Miette baking book is where I found this simple recipe and basically the only change I made was using the flat beater for all steps; Miette uses the whisk attachment for the first step of mixing the eggs, sugar and oil. Miette’s recipe also calls for using currents, walnuts and coconut but I opted for only walnuts and coconut as my add-ins.
I normally don’t add coconut to my baked items but in this cake with the carrots and walnuts it added another layer of flavour that blended together deliciously. You could leave out the cocont and add in some dried currents or some raisins. I toasted an additional 1/4 cup of coconut to sprinkle on top of the iced cake.
If possible pick up some fresh carrots at the farmers market as they truly are sweet and crunchy this time of the year and will make this cakes wonderful flavour just that much brighter.
Preheat oven to 350F. Grease cake pans and line bottom with parchment paper.
1 cup all-purpose flour
1 tsp baking soda
1 tsp baking powder
1 tsp cinnamon
1/2 tsp salt
1 cup sugar
3/4 cup vegetable oil
1 cup shredded carrot
1/2 cup chopped, toasted walnuts
1/2 cup shredded coconut
Sift flour, baking powder, baking soda, salt and cinnamon together in a small bowl and set aside.

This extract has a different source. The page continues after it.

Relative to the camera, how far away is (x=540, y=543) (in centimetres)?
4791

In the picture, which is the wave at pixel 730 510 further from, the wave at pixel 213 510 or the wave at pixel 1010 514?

In the bowl of an electric mixer, combine the eggs and sugar, and beat on medium speed about 2 minutes until well combined and light in colour. Slow the mixer down, drizzle in the oil and then beat on high speed to emulsify the oi.
Add the dry ingredients into the wet mixture in 3 additions mixing on medium after each until smooth.
Add in the carrots, walnuts and coconut and beat just until combined. Remove from mixer and scrape down sides and bottom of mixing bowl to ensure everything is folded together well.
Scrape into prepared pans and bake on centre rack of oven until toothpick inserted in centre comes out clean. Cool completely and ice with Cream Cheese Icing (recipe follows).
Cream Cheese Icing
1/2 cup butter, room temperature
3/4 cup cream cheese, room temperature
4 cups icing sugar
1-3 tsp. milk or cream
Beat butter and cream cheese together for several miutes until very well blended and smooth. Add in icing sugar 1 cup at a time and beat on low to combine until spreadable consistency. You many need a bit more or less icing sugar and if it’s too stiff beat in a teaspoon or two of milk.
Spread between layers and on top of cake. Garnish with toasted walnuts or coconut.
Refrigerate uneaten portion and bring to room temperature before serving.